Keynes income and consumption relationship

Keynes income and consumption relationship:

1547_consumption function.jpg

Keynes made it apparent that there is a direct association among income and consumption. Propensity or consumption function to consume is the ratio that evaluates the functional relationship among income and consumption. In mathematical form the association can be stated as,

C = a + b y …. (1)
C = 4 + .8Y.... (2)

Therefore a consumption function is usually explained in terms of the linear equation Y = a + bY where the constant ‘a’ is the amount of independent consumption and slope (b) is MPC. The rate of change in expenditure due to change in income based on the MPC. Equation (2) simply states that consumption (C) based on income(Y). The + sign points out that as income raises, apparently consumption will also raise. However the rate of raise in consumption will be slight less than that of the rate of increase in income. It is since some unspent portion of the income will be saved. This aspect is made clear in the Keynes law of consumption. He indicates, “The psychology of the community is such that whenever real income is raised, aggregate consumption is increased, though not so much as income”. Keynes as well made it apparent that in the short run, the consumption function is stable as consumption habits of the people are much more or less stable in short period.

All such points or the income-consumption relationship can also be stated in figure above. The vertical axis exhibits the spending on consumption pointed by C and the horizontal axis exhibits income or output indicated by Y. The straight line consumption function CC is stated in terms of equation C = 4 + .8Y.

The consumption curve CC is a short run curve. In this situation consumption occurs even whenever income is zero. In equation (2) 4 is the level of primary consumption whenever income is zero and it is not affected by the income. Even if income is zero, people spend certain minimum level either by gift or borrowing. This consumption that is not associated to income is termed as autonomous consumption. That is the reason why curve C begins from 4 on vertical axis.

In equation (2) .8 points out that 80 % of additional income is spent on consumption and it is termed as marginal propensity to consume (i.e., MPC).
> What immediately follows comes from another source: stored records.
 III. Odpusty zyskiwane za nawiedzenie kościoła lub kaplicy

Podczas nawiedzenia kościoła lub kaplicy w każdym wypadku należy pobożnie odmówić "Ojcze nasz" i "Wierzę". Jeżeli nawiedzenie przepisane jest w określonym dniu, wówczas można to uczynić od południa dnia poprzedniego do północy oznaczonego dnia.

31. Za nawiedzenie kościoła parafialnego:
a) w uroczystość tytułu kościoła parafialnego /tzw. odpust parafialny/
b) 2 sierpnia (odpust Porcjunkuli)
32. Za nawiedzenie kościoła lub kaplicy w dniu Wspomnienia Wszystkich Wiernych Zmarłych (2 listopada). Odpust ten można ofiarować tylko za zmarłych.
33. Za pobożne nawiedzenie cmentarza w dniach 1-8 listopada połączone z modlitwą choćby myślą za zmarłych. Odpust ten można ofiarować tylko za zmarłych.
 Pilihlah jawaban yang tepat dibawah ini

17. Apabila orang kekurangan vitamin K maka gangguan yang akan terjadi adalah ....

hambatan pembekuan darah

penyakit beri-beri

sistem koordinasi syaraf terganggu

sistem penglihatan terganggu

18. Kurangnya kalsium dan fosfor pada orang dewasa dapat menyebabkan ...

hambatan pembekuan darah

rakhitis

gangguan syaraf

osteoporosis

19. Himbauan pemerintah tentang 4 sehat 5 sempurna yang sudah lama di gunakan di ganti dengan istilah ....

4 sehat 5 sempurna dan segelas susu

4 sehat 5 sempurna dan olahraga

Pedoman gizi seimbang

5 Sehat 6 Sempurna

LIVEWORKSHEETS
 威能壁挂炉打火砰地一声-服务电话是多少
Therefore MPC is the ratio of change in consumption to change in income. In another words, MPC is the rate of change in propensity to consume.

MPC = Change in consumption/ Change in income

Or MPC = ΔC/ΔY

Here, 
ΔC: Change in consumption and
ΔY: Change in income

The slope of consumption function or another straight line is evaluated by dividing the vertical change by horizontal change. The symbol A symbolizes a change. Or slope can as well be computed as:

Slope = Vertical change/ Horizontal change

The tendency to consume is supposed to be stable in short run. So, out of the given income how much will be spent based on the slope of the curve.

In this situation, .8 points out that out of every additional income earned 80% will be spent for consumption by keeping the rest for saving. In brief, consumption function associates the amount of consumption to the level of income. Therefore consumption of an economy based on the level of income. Whenever the income of an economy mounts, consumption too rises and vice-versa. Assume that people spend more in an economy in relation to their income; and their MPC will be much more.